What had Christophe thought to hear of Dolly’s return to the “quadroon balls,” what had Christophe thought of all those gilded
billiard parlors, white men and women sipping chocolate through the windows of the fashionable Vincent’s, what was Christophe discovering all about him now that he was home? Marcel shuddered.

Alone again in Madame Lelaud’s on a Monday afternoon, his sketchbook before him, he let the pencil move sluggishly as he felt himself numbed by a vague and familiar pain. He had long ago erected between himself and the white world a wall that he was not eager to penetrate, but the thought of Christophe penetrated it for him, thrust him acutely against the doors that were closed to him, the lines of caste and race that he felt powerless to change. He thought of Rudolphe, shutting up the undertakers shop on days when death did not detain him, who might stop into the Hotel St. Louis long enough to gather the newspapers of the day, nod to white acquaintances, or even speak with them a moment under the rotunda, then walk quietly to his immense house in the Rue St. Louis where his valet, Placide, had ready for him his small glass of amontillado, the day’s mail. Would he give a thought to the bars where he could not drink, the restaurants where he could not dine?

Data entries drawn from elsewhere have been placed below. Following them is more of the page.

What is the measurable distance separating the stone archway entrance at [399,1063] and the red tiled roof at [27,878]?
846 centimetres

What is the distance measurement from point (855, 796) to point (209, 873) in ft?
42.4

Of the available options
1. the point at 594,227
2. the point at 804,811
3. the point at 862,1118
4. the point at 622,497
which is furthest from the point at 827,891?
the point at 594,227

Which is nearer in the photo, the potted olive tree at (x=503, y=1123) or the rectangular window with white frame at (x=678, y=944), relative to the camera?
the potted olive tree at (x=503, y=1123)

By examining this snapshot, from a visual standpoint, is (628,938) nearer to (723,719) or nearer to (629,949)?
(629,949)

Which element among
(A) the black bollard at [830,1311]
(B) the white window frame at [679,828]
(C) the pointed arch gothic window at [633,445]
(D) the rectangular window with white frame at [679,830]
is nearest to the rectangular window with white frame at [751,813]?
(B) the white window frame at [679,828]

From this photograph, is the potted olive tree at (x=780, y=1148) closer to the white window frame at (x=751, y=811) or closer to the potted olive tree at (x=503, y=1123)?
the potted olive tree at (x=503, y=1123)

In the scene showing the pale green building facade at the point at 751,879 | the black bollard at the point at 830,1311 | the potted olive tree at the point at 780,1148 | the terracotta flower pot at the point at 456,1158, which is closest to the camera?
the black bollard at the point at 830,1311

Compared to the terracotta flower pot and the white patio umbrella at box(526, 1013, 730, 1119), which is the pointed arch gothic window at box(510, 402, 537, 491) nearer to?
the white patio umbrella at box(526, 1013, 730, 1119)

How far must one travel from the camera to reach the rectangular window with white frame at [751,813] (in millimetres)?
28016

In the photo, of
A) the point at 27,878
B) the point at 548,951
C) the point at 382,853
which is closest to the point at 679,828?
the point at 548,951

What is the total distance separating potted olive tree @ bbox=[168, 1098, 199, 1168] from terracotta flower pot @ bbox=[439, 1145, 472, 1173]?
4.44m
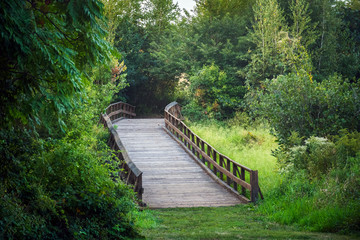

Rudolphe did not set foot in the shabby waterfront cabarets that served the common black man, and perhaps Marcel would not either as the years passed. Nor ride in the starred public cars for Negroes even if he must walk the length of the town.

But what does all this mean to a man who has strolled with other white-gloved gentlemen on the parquet of the Paris opera, to a man who has danced at the Tuileries?

Only that spring, another such world traveler had returned to New Orleans, and Marcel could well remember the outcome of that visit, as would others. This had been Charles Roget, Celestina’s eldest son.

All the Roget family was excited, of course, though Charles had warned by letter that his stay would be brief. And on the great day when he at last arrived with presents for everyone, a party was given that spilled over onto the front banquettes while the courtyard of the Roget house roared with gentle voices, the tinkle of glasses, and the shrill sound of violins. Marcel had glimpsed Charles hugging his brother, Fantin, bestowing kiss after kiss on his little sister, Gabriella, and chatting now and again with two white men who stood near the back gate smoking cigars. The young boys studied him, approving his elegant dress and the pomade that he wore in his hair. There seemed no touch of the Louisianian in his speech, he was a Parisian, had strolled the boulevards.